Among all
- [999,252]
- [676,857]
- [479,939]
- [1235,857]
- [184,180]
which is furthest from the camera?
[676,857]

■ What to produce ■
Extract the lines above and reproduce each one without any change.

■ Exercise result ■
Among all
- [999,252]
- [676,857]
- [479,939]
- [1235,857]
- [184,180]
which is furthest from the camera?
[676,857]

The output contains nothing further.